The Lands Commission had unanimously approved the extension of the subtidal leases—the permits that allow Pacific Gas & Electric (PG&E) to draw in billions of gallons of ocean water daily to keep the plant’s two reactors cool—to cover the time between their scheduled expiration in 2018 and 2019 and the beginning of the decommissioning process when the reactors’ Nuclear Regulatory Commission licenses expire in 2024 and 2025, respectively. Although the decision was widely supported as a way to ensure Diablo’s orderly retirement and replacement, one party (the World Business Academy) filed suit to block the extension.

As Judge Strobel’s mid-July decision recognizes, the joint proposal was a major factor in the Lands Commission’s decision, providing reassurance that PG&E would not seek permission from federal regulators to operate the plant through 2045, as the utility had originally proposed. By committing to close the Diablo Canyon facility completely, PG&E will ultimately end the plant’s harm to the ocean environment—and remove other environmental impacts associated with the plant, as well.  

Under the joint proposal announced on June 21, 2016, by PG&E, NRDC, Friends of the Earth, labor, and other environmental groups, the power generated by Diablo Canyon would be replaced by cheaper, zero-emissions options: energy efficiency, renewable energy like wind and solar, demand response (compensating customers for their energy use at specific times), and energy storage

Diablo Canyon, located near San Luis Obispo, accounts for about 9 percent of California’s in-state power generation, 6 percent of the state’s total electricity mix, and about 20 percent of the electricity in the service territory of PG&E—one of the nation’s largest combination natural gas and electric utilities, serving 16 million people in northern and central California. 

NRDC and Friends of the Earth expressed support for the Lands Commission in a brief submitted to the court back in April, arguing that the joint proposal embodied the public interest in environmental protection and stewardship of natural resources, and that the lease extension represented “the minimum amount of time required for a safe and orderly shutdown of the plant and to procure replacement greenhouse-gas free resources.”
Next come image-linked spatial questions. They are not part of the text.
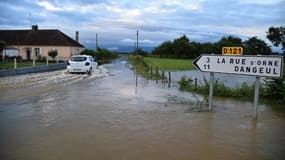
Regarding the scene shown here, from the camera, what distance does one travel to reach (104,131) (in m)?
6.23

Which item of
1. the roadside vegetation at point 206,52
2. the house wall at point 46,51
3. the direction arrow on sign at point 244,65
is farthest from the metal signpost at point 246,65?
the house wall at point 46,51

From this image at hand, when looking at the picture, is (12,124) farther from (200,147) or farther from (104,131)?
(200,147)

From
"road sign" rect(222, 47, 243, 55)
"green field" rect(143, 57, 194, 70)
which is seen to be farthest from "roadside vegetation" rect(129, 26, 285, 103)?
"road sign" rect(222, 47, 243, 55)

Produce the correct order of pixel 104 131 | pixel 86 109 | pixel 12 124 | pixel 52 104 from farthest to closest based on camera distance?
pixel 52 104 < pixel 86 109 < pixel 12 124 < pixel 104 131

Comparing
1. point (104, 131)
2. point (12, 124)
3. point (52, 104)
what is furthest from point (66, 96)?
point (104, 131)

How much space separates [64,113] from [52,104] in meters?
1.55

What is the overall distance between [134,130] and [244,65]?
11.7 feet

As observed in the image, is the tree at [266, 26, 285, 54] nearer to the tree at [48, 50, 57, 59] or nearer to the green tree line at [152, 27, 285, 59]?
the green tree line at [152, 27, 285, 59]

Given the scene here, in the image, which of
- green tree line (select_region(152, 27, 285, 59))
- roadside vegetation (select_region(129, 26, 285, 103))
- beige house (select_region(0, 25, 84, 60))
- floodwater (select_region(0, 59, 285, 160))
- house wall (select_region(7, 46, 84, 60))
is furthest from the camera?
green tree line (select_region(152, 27, 285, 59))

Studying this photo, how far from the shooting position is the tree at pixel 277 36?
218 ft

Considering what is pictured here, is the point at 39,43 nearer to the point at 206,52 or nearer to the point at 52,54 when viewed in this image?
the point at 52,54

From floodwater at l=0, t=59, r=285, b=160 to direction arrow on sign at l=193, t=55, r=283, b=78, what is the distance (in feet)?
4.19

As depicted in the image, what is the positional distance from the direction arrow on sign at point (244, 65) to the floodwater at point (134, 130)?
1.28 metres

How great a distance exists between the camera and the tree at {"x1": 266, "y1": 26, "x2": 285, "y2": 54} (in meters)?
66.4
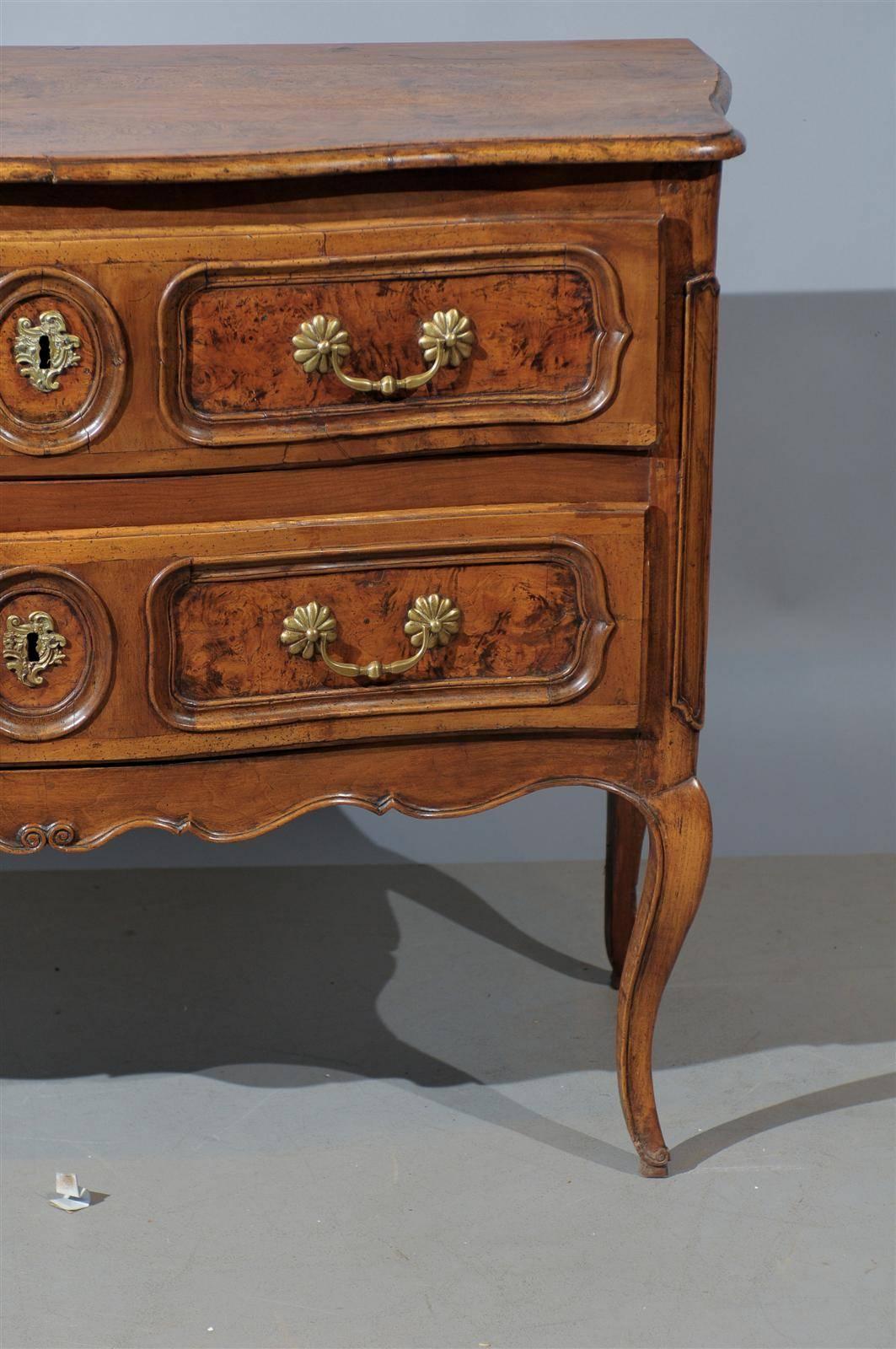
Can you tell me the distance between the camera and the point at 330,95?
5.56 ft

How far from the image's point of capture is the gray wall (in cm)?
260

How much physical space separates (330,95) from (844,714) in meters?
1.57

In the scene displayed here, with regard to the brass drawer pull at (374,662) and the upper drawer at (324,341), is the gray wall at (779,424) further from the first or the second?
the upper drawer at (324,341)

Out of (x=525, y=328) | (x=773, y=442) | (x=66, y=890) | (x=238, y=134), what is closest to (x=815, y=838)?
(x=773, y=442)

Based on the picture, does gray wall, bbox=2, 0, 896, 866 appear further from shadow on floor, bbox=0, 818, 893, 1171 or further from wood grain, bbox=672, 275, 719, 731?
wood grain, bbox=672, 275, 719, 731

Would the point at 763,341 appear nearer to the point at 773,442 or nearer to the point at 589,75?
the point at 773,442

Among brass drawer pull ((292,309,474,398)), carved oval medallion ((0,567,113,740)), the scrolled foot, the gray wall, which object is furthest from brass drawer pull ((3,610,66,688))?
the gray wall

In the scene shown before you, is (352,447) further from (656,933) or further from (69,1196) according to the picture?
(69,1196)

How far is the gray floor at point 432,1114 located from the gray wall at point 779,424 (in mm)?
139

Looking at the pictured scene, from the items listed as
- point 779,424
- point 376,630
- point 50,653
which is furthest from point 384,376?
point 779,424

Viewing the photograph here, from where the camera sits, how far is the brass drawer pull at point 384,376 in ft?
4.99

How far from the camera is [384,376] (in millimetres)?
1552

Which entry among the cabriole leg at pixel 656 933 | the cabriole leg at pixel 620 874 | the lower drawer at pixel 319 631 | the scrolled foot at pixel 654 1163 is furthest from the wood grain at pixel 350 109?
the scrolled foot at pixel 654 1163

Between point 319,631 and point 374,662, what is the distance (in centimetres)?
6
An appeal is possible, but the court’s thoughtful and extensive (although unpublished) 19-page analysis should be persuasive to appellate judges.

Moreover, as my colleague Peter Miller recently described, NRDC and the other parties to the joint proposal in August 2016 formally launched proceedings at California Public Utilities Commission (CPUC) to open public review of the proposal and request approval of its key elements. Although the proposal led some to contend that California’s use of polluting natural gas would inevitably surge as a result of the retirement of the two reactors, the groundbreaking replacement plan remains committed to filling the gap with clean energy technologies.

As the next voice on deciding whether to replace Diablo Canyon—and if so, how—the CPUC holds a vital key to ensuring that California’s last nuclear power plant is replaced without adverse effects on air and water quality. A final CPUC decision is expected this fall.